Le récit d’Antoinette est le récit de la répression politique qui s’exprime au travers la peine de mort au Liban comme dans d’autres pays. Cette femme a subi pendant plus de 5 ans l’injustice et la torture dans le couloir de la mort, condamnée pour un crime dont son frère était accusé par l’État. Les tortures physiques et morales qu’elle a endurées sans fléchir visaient manifestement à la contraindre à témoigner contre son frère, membre des Forces libanaises, pourtant en exil au moment des faits. La condamnation d’Antoinette reposait elle-même sur deux témoignages extorqués sous la torture, dont les auteurs se sont rétractés ultérieurement. L’innocence d’Antoinette a fini par être reconnue, bien trop tardivement, par une justice qui opprime des innocents. Devenue une grande militante abolitionniste, Antoinette Chahine a participé à 6 des 7 Congrès mondiaux contre la peine de mort, et témoigne régulièrement lors d’interventions scolaires dans le monde entier. Elle encourage ainsi chacun.e à s’engager en faveur de la lutte abolitionniste : « Nous devons tous œuvrer pour parvenir au jour où sera abolie la peine de mort au Liban et dans le monde entier ».

Crime d’innocence

Auteur : Antoinette Chahine
Date de parution : 2007
Éditeur : Dar An-Nahar

1994. Antoinette Chahine a 22 ans. Elle est étudiante en droit à l’Université de Beyrouth. Elle est la benjamine d’une famille chrétienne qui comprend huit enfants. Ils vivent à Kfarhabida, un petit village au nord de Beyrouth. Son frère Michel, de vingt et un ans son aîné, a été tué quelques années plus tôt.

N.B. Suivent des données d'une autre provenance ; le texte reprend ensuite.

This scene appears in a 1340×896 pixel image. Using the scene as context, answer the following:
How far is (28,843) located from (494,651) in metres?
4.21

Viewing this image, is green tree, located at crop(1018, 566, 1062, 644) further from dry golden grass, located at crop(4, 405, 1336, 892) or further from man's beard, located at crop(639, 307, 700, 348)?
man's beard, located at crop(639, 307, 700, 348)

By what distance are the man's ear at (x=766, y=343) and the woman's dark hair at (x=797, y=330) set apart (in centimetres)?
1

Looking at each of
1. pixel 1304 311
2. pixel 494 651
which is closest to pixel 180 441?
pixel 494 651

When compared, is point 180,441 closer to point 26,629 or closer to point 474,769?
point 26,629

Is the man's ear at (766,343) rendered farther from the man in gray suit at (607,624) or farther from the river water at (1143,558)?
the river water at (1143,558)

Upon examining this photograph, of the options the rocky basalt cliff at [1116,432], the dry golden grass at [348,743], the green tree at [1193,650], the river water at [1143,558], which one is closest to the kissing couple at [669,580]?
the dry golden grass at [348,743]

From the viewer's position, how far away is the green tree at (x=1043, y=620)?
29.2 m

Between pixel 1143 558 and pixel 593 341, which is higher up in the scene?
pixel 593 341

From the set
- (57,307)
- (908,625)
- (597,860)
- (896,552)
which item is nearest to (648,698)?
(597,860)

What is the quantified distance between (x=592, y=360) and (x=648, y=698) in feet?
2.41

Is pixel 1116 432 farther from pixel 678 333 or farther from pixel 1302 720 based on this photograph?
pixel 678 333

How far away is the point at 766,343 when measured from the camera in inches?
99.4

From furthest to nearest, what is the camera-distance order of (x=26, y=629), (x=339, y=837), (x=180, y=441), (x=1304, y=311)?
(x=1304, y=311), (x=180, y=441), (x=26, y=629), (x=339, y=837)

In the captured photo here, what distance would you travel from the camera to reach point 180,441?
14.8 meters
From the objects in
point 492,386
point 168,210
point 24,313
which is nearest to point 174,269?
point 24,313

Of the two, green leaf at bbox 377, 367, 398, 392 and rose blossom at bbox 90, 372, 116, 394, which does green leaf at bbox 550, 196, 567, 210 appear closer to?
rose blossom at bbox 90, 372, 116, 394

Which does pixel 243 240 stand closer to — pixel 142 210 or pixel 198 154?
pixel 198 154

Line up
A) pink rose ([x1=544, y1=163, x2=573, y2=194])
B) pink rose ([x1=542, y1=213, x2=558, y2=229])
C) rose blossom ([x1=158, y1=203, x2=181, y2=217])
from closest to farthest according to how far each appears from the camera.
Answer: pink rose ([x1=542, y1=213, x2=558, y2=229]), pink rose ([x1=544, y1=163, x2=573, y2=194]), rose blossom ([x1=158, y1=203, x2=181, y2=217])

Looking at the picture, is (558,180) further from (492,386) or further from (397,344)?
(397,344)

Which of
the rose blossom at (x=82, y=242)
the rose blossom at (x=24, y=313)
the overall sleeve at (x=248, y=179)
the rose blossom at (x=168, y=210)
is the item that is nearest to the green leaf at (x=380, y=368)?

Il était gendarme. Depuis, bien sûr, ses frères Antoine et Jean militent au sein de leur communauté, dans un pays où la guerre n’a de cesse. Les accords de Taëf ont impliqué la dissolution des milices. Jean est donc devenu hors-la-loi. Il s’est exilé en Australie. Le 21 mars, jour du printemps et de la fête des mères, une Mercédès noire vient chercher Antoinette. Pour un « petit interrogatoire ». C’est le début d’une incroyable descente aux enfers. Intimidations, humiliations, tortures, procès iniques, faux témoignages, peine de mort …

12 libanais en colère

Réalisé par Zeina Daccache
Production : Zeina Daccache
Pays d’origine : Liban
Durée : 85 minutes

Zeina Daccache, thérapeute et dramaturge a travaillé avec un groupe d’hommes à la prison de Roumieh au Liban. Prisonniers de droit commun, enfermés pour meurtre, viol ou trafic de drogue, certains sont même condamnés à mort. Pendant 15 mois, les détenus répètent « 12 Libanais en colère » adaptation de la pièce « 12 hommes en colère » de Reginald Rose et du célèbre film de Sidney Lunet. On suit les sessions de thérapie par le théâtre, les entretiens avec les prisonniers et les effets positifs de ce travail sur leur personnalité. La prison de Roumieh construite dans les années 60 est aujourd’hui un établissement vétuste et surpeuplé. Zeina Daccache a offert aux 45 participants de son atelier la possibilité de libérer une parole. En s’engageant dans ce travail de théâtre, elle les aide à devenir des adultes, responsables de leurs actes.